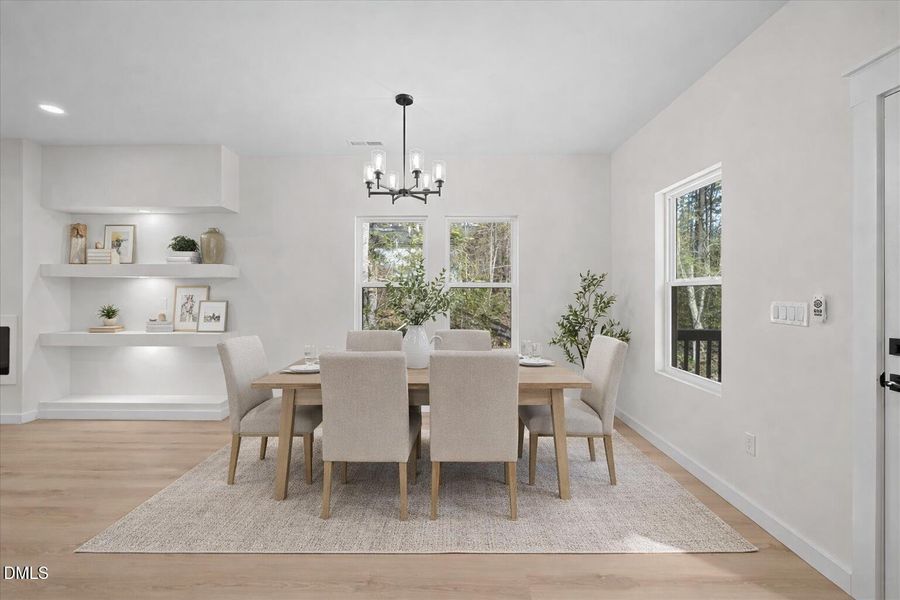 E3ABF2F4-28BC-4CBC-AA46-481F33B94BF5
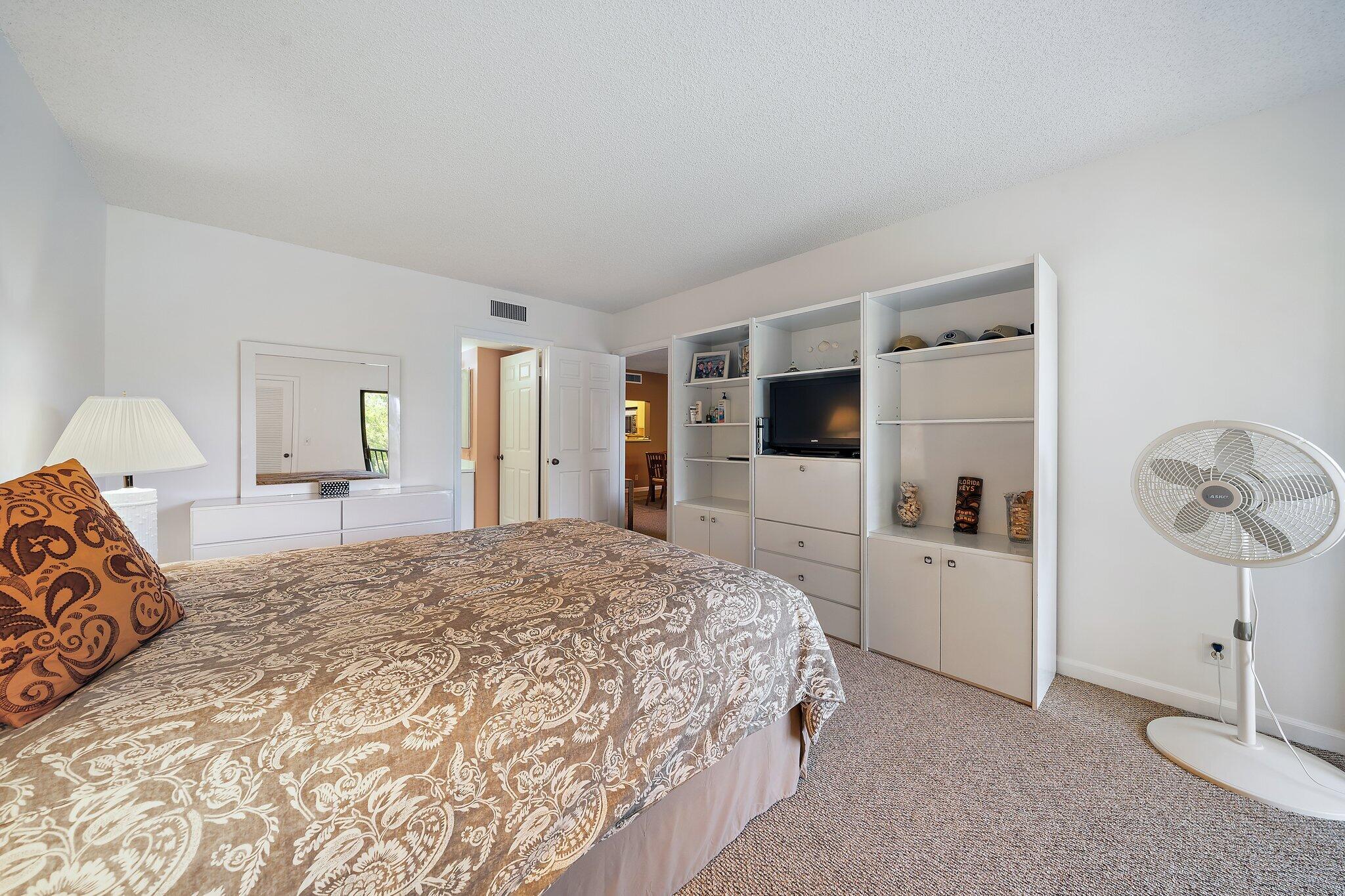 300 North Hwy A1A, Unit 203C Jupiter, FL 33477 - Photo 27 of 44 019-300NHighwayA1AC203-Jupiter-FL-SMALL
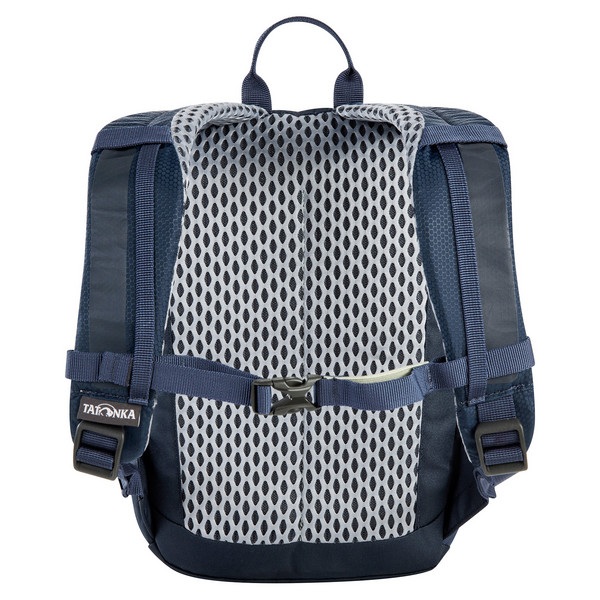 Tatonka HUSKY BAG 10 JR - Kinderrucksack Ansicht 3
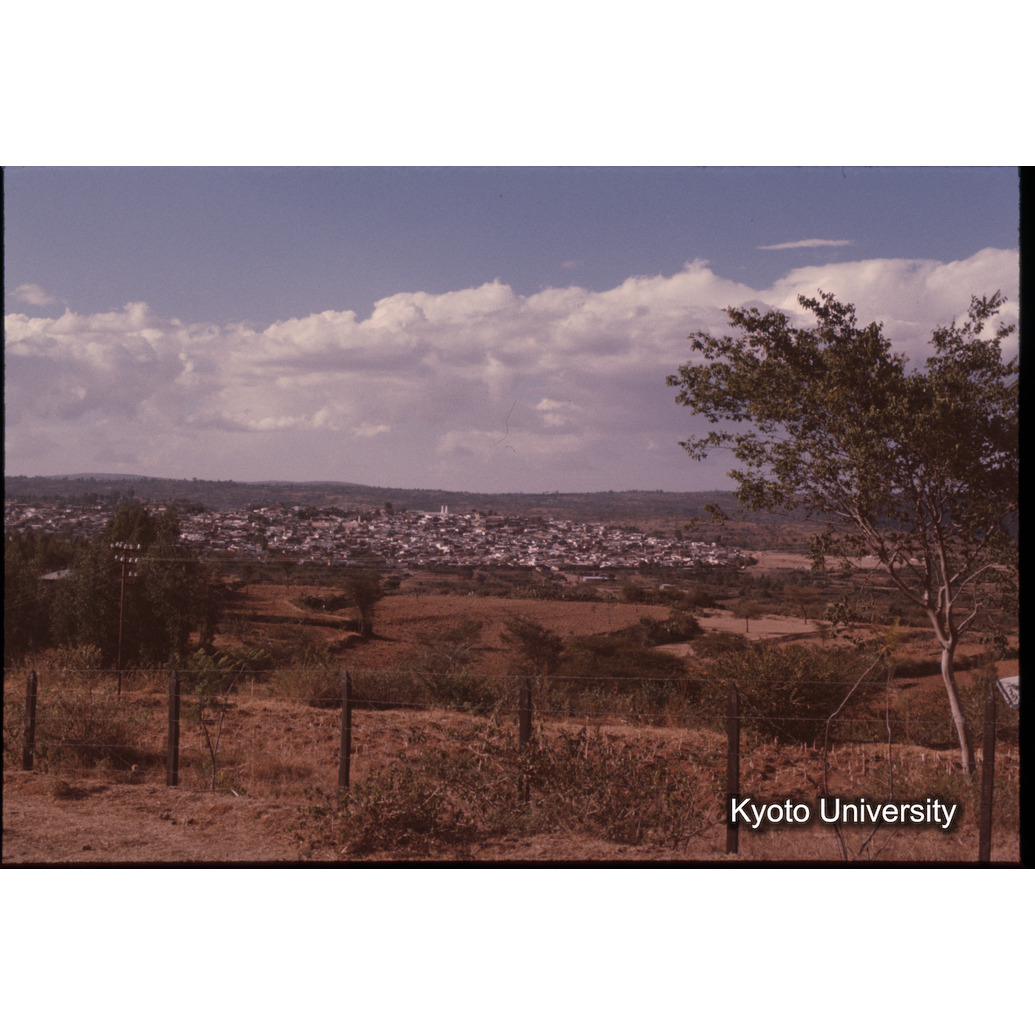 Sm　1973　1125 (1)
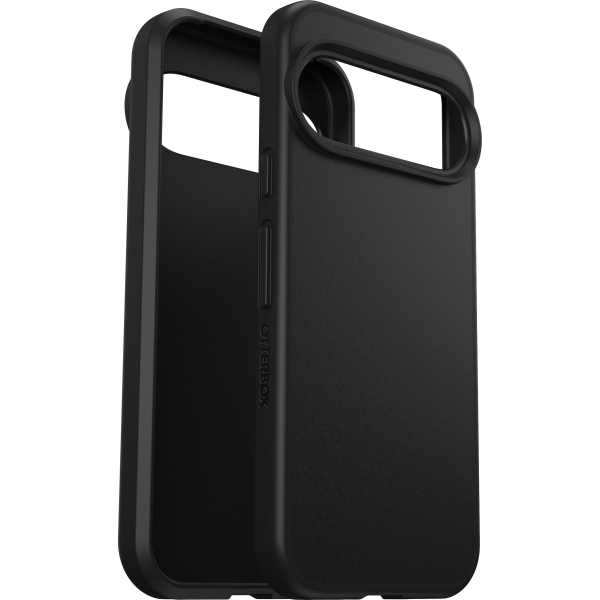 Otterbox React Series Google Pixel 9/9 Pro Black - Afbeelding 4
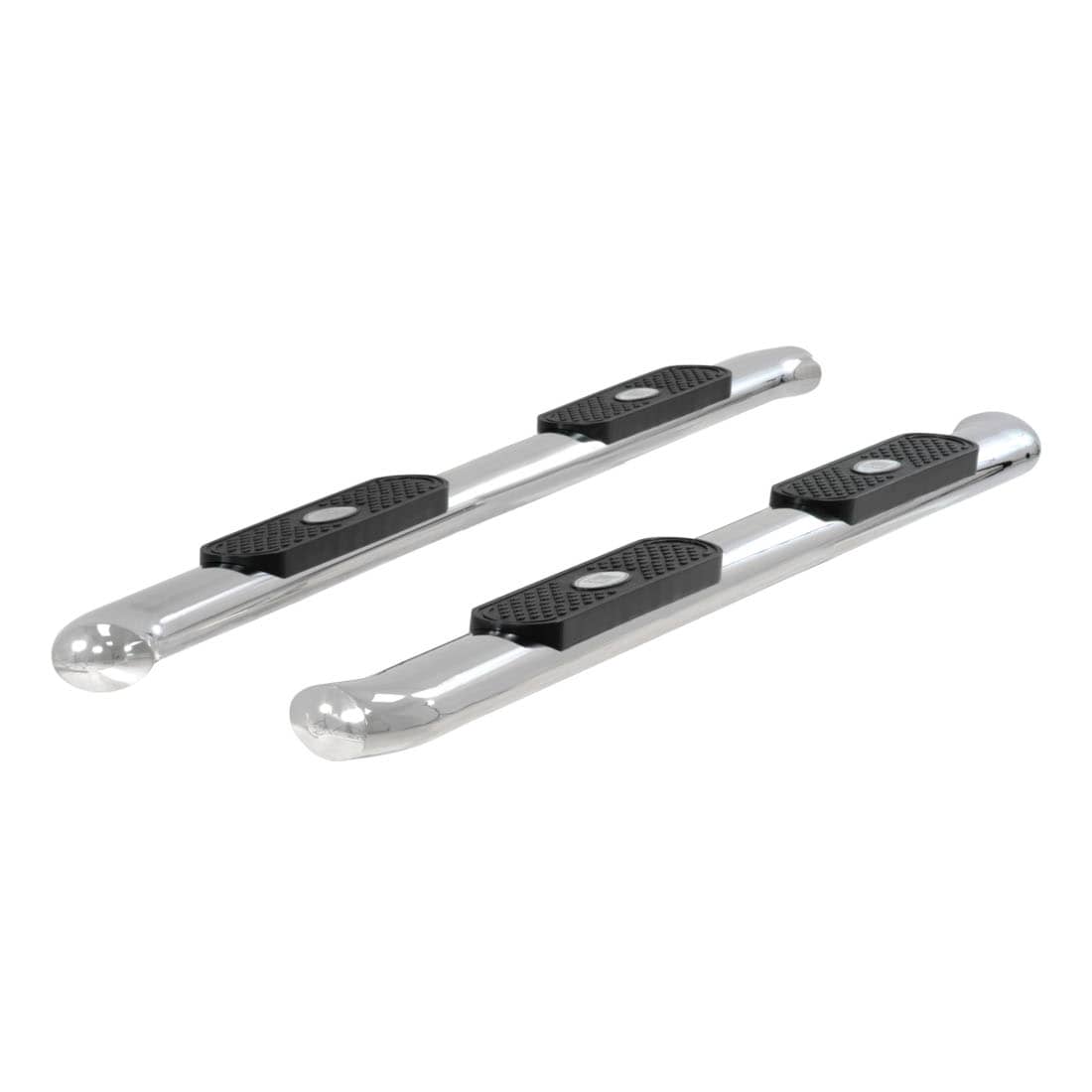 ARIES S223044-2 SIDE BAR 15-25 F150/ 17-26 S/DUTY EXT ARIES S223044-2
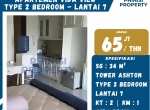 Disewa (71)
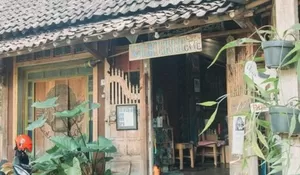 7 Alasan Harus Datang ke Kampung Wisata Kadipaten Yogyakarta, Destinasi Budaya Jawa yang Tenang di Jantung Kota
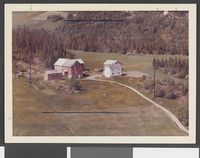 307. No-nb digifoto 20140925 00414 NB WF VRK 151787.jpg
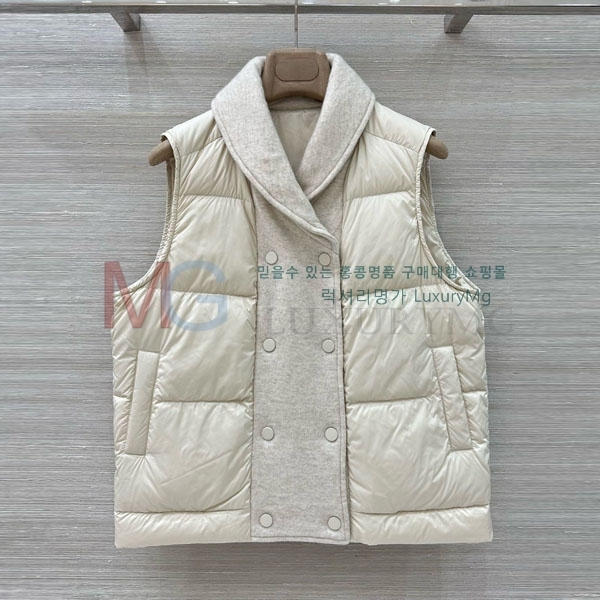 ���� �η�**�� �ٿ� �е� ���� LP31055-17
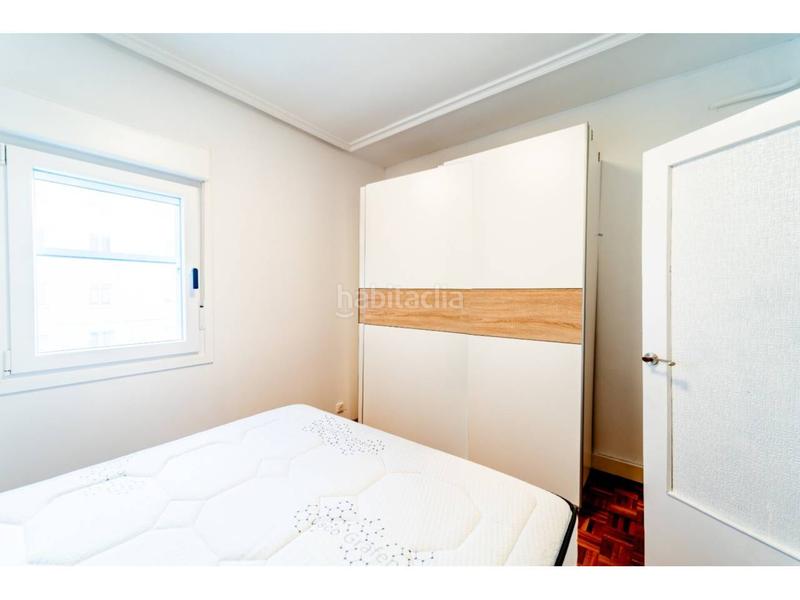 Foto cf626f08-1443-41ee-a0b1-2b153a868d88. Lloguer apartament amb calefacció a Los Vadillos - R. Sanitaria - Pozanos Burgos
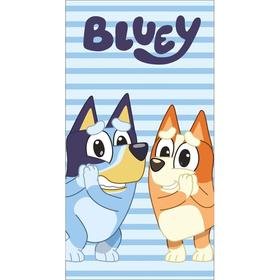 toalla-microfibra-bluey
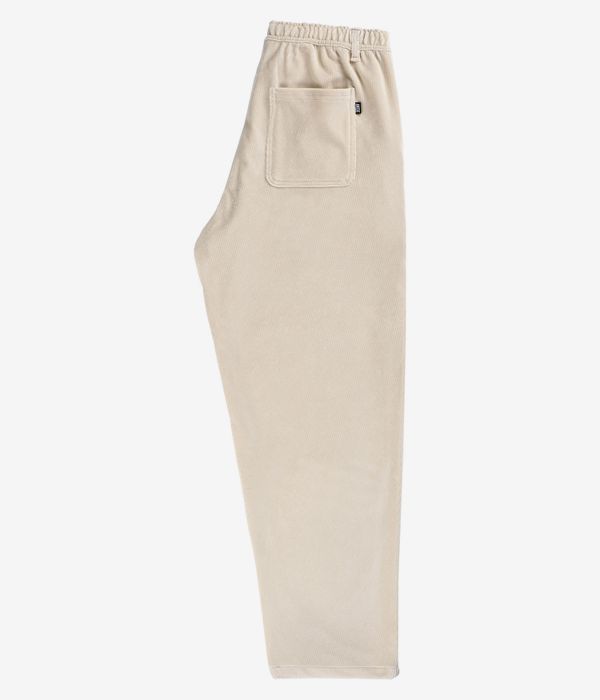 Antix Slack Cord Hose (cream)
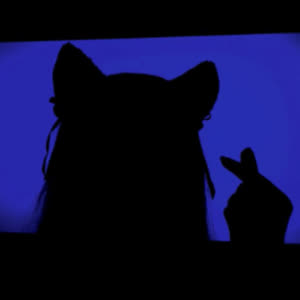 Source: profile picture from 2024-04-22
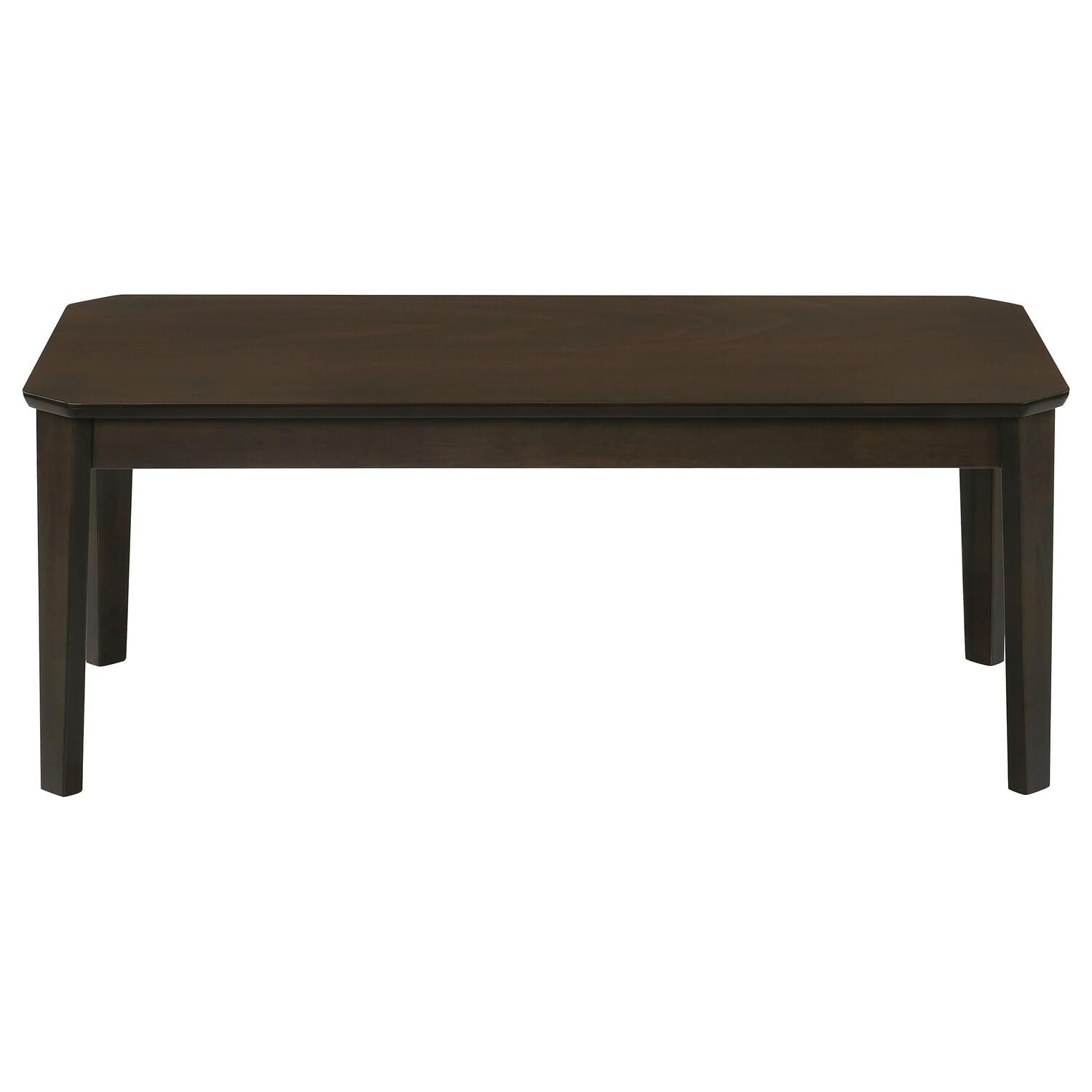 Coaster Home Furnishings 3 PC Set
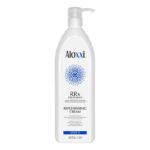 Aloxxi RRX Treatment® Reparative Serum 16.4 Oz. UltraBeauty.shop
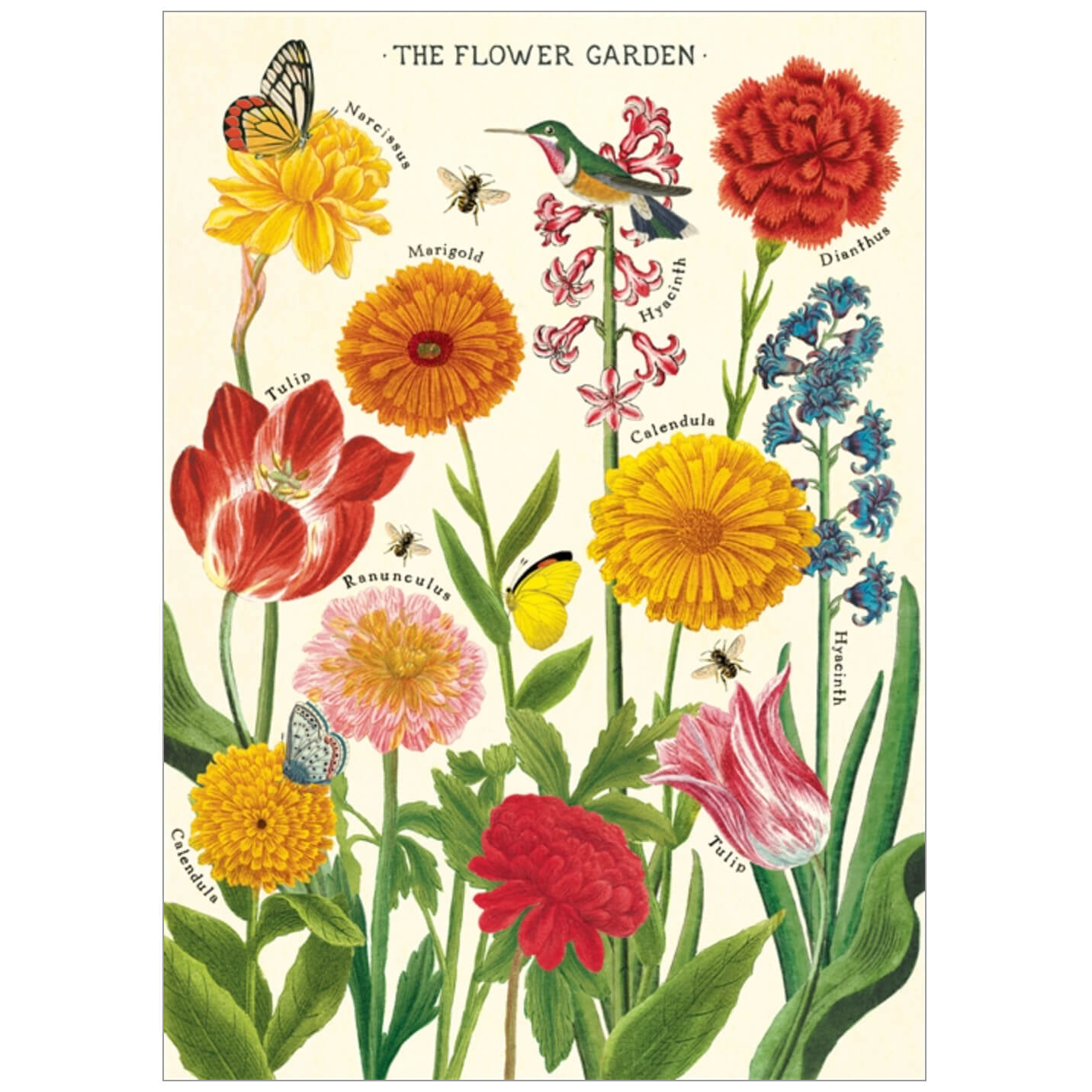 Beautiful Floral Garden Wrap - Elegant Scarf for Women, Perfect for Spring Outfits, Weddings, and Special Occasions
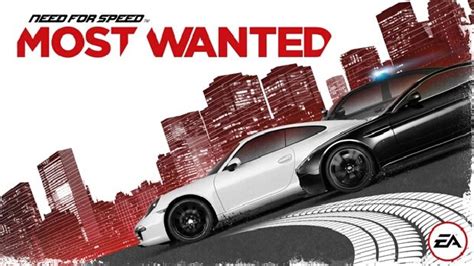 Here is a list of cars that will be found in the game. Need for Speed Most Wanted 2012 Free Download (ALL DLC)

===

◆ Exercise
Every entry, word for word: repeat it, but skip the images.

◆ Solution to the exercise
 E3ABF2F4-28BC-4CBC-AA46-481F33B94BF5
 300 North Hwy A1A, Unit 203C Jupiter, FL 33477 - Photo 27 of 44 019-300NHighwayA1AC203-Jupiter-FL-SMALL
 Tatonka HUSKY BAG 10 JR - Kinderrucksack Ansicht 3
 Sm　1973　1125 (1)
 Otterbox React Series Google Pixel 9/9 Pro Black - Afbeelding 4
 ARIES S223044-2 SIDE BAR 15-25 F150/ 17-26 S/DUTY EXT ARIES S223044-2
 Disewa (71)
 7 Alasan Harus Datang ke Kampung Wisata Kadipaten Yogyakarta, Destinasi Budaya Jawa yang Tenang di Jantung Kota
 307. No-nb digifoto 20140925 00414 NB WF VRK 151787.jpg
 ���� �η�**�� �ٿ� �е� ���� LP31055-17
 Foto cf626f08-1443-41ee-a0b1-2b153a868d88. Lloguer apartament amb calefacció a Los Vadillos - R. Sanitaria - Pozanos Burgos
 toalla-microfibra-bluey
 Antix Slack Cord Hose (cream)
 Source: profile picture from 2024-04-22
 Coaster Home Furnishings 3 PC Set
 Aloxxi RRX Treatment® Reparative Serum 16.4 Oz. UltraBeauty.shop
 Beautiful Floral Garden Wrap - Elegant Scarf for Women, Perfect for Spring Outfits, Weddings, and Special Occasions
 Here is a list of cars that will be found in the game. Need for Speed Most Wanted 2012 Free Download (ALL DLC)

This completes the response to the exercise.